··· Excerpted passage

Now instead of further refuting the results from the original study, and also from in Malcolm’s book, we change gears to discuss what are the interesting take-aways that a statistician would have when looking at this data?  It is that academic success is monopolized by the top cohorts of the elite quarter of the top 30 departments.  These eight programs take essentially the same students and can be thought of as a single proxy tier (e.g., Tier 1).  The remaining 22 schools in the top 30 can be Tier 2, and the non-top 30 departments can be Tier 3.  Performance outside of the top fraction of the Tier 1 drops quickly, and individual rank in the department at that point accounts for nothing of significance.

We should note that in "David and Goliath", the little pond proxy was the non-top 30 departments, and then Malcolm happens to append to that both Toronto (rank 24) and Boston University (rank 28).  But the 99th percentile for the non-top 30 composite is a low 1.05, and the average for Toronto and Boston University is 2.4.  Even the other schools ranked 20 through 30 had a 99th percentile performance of 1.9.  So Malcolm happens to have selected, without disclosing this gap in the book, a biased sample for the little pond that well fits his theory of the 99th percentile performers there are very strong.

Now let’s look at this distribution plot below for the top 99th percentile publication performance along the three-tier system we described above.  It shows that there is strong statistical difference at the top end of Tier 1 schools.  These are the biggest of all fishes in each of the ponds (big, medium, small, respectively).

······

**Goal**
In the excerpt on academic department rankings, condense the paragraph beginning "We should note that in" into a short bulleted list that keeps its main facts.

··· Listing

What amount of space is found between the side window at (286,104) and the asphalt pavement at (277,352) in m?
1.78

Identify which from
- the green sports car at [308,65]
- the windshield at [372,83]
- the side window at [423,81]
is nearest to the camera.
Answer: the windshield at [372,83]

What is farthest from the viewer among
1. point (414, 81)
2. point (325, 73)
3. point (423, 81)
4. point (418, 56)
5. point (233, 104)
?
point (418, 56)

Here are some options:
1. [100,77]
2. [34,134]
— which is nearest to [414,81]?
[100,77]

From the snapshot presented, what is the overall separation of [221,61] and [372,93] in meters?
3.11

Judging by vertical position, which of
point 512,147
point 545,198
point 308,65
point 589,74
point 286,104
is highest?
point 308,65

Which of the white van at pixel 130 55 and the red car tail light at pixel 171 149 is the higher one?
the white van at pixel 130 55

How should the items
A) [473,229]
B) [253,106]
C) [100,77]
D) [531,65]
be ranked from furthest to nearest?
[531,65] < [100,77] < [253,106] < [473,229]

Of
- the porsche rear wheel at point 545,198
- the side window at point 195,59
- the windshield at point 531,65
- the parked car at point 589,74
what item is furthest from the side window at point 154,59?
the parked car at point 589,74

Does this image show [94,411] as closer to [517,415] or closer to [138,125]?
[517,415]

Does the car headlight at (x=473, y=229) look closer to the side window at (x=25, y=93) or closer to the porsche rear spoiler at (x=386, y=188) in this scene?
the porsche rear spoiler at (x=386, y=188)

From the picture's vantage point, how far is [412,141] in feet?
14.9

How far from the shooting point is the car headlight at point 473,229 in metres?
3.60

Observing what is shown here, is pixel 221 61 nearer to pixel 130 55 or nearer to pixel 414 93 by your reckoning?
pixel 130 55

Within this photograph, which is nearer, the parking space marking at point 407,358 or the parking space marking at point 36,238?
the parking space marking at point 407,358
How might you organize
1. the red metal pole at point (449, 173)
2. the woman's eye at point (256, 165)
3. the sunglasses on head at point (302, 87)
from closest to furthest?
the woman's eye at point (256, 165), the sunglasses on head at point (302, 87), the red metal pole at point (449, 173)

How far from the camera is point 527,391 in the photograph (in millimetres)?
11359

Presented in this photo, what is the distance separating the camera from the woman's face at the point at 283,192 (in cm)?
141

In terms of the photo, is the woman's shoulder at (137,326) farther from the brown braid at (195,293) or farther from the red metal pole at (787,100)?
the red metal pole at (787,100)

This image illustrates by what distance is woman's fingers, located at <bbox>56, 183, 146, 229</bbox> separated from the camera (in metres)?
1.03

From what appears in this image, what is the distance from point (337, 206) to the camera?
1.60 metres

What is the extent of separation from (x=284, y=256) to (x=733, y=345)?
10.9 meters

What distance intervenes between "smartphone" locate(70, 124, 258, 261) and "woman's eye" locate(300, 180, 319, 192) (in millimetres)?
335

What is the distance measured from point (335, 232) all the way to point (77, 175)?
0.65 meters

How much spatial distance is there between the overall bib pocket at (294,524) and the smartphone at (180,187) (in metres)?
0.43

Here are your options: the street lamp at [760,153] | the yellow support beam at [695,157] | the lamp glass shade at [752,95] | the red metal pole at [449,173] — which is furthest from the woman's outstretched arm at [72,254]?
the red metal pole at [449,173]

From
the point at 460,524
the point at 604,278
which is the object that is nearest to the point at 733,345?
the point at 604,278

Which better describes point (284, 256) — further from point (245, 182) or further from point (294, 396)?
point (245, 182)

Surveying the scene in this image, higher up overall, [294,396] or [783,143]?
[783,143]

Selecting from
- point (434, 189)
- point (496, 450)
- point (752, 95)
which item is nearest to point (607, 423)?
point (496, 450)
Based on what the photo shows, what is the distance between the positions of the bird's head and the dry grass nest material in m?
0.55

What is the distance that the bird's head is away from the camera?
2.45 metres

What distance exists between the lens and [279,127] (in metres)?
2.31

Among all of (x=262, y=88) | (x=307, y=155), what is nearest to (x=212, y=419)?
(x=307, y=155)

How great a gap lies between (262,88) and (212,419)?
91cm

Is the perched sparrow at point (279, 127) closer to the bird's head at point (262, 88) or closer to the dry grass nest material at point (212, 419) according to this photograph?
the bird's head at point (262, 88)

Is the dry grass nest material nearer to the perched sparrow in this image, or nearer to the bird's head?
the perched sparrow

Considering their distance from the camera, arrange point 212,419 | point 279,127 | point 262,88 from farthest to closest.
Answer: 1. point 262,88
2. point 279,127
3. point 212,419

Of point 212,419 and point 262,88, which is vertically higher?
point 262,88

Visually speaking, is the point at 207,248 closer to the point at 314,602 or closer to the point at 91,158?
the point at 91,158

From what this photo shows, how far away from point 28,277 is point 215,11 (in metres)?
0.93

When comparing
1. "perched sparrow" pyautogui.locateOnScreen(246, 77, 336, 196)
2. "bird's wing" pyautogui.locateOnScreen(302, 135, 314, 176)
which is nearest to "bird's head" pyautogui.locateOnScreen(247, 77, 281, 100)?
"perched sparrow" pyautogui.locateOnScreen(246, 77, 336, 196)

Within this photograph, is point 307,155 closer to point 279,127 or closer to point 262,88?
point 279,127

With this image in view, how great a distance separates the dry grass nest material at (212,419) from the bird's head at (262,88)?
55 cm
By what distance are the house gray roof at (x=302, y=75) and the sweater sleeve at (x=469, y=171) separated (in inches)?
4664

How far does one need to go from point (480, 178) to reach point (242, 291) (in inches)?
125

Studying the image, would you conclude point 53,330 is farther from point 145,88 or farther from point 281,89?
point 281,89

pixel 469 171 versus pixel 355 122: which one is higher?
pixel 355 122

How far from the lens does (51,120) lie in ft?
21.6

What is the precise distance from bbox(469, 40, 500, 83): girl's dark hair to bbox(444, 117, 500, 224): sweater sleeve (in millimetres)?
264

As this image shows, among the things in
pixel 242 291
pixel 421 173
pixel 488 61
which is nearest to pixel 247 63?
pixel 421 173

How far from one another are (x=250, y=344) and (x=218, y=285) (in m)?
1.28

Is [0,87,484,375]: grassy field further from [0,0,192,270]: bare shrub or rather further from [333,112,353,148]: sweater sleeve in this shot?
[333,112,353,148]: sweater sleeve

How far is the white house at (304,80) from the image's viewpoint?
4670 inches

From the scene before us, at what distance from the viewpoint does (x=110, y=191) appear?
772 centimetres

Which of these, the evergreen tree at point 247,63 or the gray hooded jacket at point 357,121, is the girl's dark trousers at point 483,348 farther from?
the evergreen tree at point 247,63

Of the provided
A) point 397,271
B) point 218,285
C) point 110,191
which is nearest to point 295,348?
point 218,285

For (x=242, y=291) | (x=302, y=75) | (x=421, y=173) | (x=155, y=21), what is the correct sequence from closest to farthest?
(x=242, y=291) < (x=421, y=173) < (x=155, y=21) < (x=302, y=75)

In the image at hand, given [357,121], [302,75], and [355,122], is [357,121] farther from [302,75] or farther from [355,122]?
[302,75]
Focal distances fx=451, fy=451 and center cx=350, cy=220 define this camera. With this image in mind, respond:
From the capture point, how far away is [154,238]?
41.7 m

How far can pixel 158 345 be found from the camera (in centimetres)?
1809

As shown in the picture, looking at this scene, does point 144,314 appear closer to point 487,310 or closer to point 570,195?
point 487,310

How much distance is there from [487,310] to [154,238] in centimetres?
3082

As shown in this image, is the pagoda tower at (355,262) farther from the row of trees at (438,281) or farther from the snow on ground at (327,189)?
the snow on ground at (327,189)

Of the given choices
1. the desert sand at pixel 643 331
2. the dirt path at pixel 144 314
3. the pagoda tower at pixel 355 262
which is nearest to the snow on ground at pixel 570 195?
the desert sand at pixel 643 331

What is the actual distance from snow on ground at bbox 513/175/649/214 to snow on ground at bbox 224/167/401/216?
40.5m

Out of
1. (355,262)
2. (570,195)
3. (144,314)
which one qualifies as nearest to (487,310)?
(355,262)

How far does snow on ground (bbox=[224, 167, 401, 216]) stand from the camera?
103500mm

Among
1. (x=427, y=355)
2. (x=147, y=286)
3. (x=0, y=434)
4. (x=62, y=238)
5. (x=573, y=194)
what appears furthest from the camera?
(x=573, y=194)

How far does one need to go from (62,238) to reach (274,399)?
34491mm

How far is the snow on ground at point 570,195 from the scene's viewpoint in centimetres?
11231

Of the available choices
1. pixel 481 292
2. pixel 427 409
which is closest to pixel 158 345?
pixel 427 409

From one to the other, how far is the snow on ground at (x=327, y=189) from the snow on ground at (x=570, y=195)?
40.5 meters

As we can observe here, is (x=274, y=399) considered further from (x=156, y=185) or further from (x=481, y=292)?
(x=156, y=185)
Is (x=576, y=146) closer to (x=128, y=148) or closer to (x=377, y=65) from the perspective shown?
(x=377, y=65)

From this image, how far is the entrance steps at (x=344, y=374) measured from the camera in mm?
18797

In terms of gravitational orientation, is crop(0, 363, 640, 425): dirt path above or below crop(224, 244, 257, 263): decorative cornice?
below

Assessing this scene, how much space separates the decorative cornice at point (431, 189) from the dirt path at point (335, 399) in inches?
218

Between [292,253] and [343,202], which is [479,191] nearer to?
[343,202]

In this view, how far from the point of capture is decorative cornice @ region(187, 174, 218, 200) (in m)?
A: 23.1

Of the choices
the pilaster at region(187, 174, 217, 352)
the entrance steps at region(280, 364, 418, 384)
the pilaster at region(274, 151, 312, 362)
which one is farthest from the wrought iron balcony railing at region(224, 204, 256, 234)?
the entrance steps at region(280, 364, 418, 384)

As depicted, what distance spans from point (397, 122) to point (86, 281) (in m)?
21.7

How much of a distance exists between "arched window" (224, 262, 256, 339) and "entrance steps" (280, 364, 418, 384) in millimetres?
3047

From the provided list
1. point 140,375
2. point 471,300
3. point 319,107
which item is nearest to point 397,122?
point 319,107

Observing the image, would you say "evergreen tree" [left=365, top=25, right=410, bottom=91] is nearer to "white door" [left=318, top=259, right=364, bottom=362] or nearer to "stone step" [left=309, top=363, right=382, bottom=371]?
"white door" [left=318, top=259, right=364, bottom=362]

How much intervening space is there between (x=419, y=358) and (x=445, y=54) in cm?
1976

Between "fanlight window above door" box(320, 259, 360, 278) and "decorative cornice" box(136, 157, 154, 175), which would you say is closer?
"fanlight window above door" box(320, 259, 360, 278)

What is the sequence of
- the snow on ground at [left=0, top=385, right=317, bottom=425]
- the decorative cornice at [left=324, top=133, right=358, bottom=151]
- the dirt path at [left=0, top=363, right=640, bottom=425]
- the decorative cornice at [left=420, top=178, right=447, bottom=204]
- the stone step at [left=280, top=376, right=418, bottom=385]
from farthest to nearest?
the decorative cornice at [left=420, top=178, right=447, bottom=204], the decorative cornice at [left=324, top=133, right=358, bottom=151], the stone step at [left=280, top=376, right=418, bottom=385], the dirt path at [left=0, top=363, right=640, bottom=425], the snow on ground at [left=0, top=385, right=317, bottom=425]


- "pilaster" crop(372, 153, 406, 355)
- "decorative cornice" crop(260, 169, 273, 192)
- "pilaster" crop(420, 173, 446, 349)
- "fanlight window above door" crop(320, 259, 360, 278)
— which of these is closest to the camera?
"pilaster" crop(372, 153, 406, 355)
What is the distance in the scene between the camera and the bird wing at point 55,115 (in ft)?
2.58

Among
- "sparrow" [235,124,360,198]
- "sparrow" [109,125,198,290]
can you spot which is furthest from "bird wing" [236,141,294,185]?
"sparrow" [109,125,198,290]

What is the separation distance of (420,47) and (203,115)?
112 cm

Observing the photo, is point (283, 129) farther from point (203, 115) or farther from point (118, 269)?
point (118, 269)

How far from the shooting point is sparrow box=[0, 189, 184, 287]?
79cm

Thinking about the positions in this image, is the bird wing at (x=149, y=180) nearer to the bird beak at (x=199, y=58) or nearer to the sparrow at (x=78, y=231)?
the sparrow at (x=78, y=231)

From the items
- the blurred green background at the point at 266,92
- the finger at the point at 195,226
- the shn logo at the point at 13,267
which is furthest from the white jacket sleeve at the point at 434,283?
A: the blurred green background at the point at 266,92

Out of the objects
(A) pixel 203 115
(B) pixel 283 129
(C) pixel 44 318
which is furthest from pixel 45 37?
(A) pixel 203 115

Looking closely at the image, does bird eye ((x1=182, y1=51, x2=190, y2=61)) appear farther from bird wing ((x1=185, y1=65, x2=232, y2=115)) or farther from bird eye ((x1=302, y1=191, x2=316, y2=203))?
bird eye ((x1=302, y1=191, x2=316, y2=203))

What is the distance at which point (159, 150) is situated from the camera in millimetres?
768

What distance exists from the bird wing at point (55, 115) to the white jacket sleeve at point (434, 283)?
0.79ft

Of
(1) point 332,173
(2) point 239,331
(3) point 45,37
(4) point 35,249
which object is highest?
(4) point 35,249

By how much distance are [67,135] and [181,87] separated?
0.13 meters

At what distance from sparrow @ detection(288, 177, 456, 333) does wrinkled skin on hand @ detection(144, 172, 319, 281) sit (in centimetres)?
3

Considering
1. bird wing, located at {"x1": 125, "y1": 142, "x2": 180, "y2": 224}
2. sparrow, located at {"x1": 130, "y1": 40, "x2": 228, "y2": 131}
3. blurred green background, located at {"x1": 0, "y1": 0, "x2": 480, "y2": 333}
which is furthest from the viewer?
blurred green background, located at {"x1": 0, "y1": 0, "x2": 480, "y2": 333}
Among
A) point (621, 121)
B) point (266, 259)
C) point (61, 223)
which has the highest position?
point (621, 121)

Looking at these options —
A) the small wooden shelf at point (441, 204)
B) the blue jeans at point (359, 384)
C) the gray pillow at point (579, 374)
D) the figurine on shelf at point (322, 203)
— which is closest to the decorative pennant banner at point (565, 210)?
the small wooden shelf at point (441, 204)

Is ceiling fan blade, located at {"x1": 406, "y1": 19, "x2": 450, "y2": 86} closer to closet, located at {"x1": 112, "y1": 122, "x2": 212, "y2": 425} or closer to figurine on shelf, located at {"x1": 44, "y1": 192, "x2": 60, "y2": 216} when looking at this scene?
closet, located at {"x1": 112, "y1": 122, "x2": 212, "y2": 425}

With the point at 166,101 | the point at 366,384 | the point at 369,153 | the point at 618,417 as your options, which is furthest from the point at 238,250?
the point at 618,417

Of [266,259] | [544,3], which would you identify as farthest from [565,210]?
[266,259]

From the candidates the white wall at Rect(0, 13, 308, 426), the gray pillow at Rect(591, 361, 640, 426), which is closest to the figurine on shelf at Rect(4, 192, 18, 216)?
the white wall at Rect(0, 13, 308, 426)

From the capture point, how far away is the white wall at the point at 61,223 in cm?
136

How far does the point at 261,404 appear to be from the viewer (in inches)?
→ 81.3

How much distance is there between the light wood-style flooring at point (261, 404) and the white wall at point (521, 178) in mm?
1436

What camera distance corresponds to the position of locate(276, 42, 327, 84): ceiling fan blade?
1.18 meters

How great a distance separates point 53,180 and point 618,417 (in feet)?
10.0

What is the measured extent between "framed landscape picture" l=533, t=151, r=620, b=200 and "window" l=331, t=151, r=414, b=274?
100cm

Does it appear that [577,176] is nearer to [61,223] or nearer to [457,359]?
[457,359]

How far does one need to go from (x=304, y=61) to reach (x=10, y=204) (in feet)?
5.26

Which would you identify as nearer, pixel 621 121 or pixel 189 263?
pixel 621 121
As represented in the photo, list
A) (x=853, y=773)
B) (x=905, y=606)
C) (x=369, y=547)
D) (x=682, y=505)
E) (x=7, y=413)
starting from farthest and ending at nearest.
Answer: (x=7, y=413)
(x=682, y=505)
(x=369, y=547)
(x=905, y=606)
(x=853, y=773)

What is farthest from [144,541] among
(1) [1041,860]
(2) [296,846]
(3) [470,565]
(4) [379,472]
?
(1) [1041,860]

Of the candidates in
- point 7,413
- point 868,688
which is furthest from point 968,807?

······

**Task solution**
- In "David and Goliath," the little pond proxy was the non-top 30 departments, with Toronto (rank 24) and Boston University (rank 28) added.
- The 99th percentile for the non-top 30 composite is a low 1.05.
- Toronto and Boston University average 2.4.
- The other schools ranked 20 through 30 had a 99th percentile performance of 1.9.
- Malcolm did not disclose this gap in the book. His little pond is therefore a biased sample that fits his theory that its 99th percentile performers are very strong.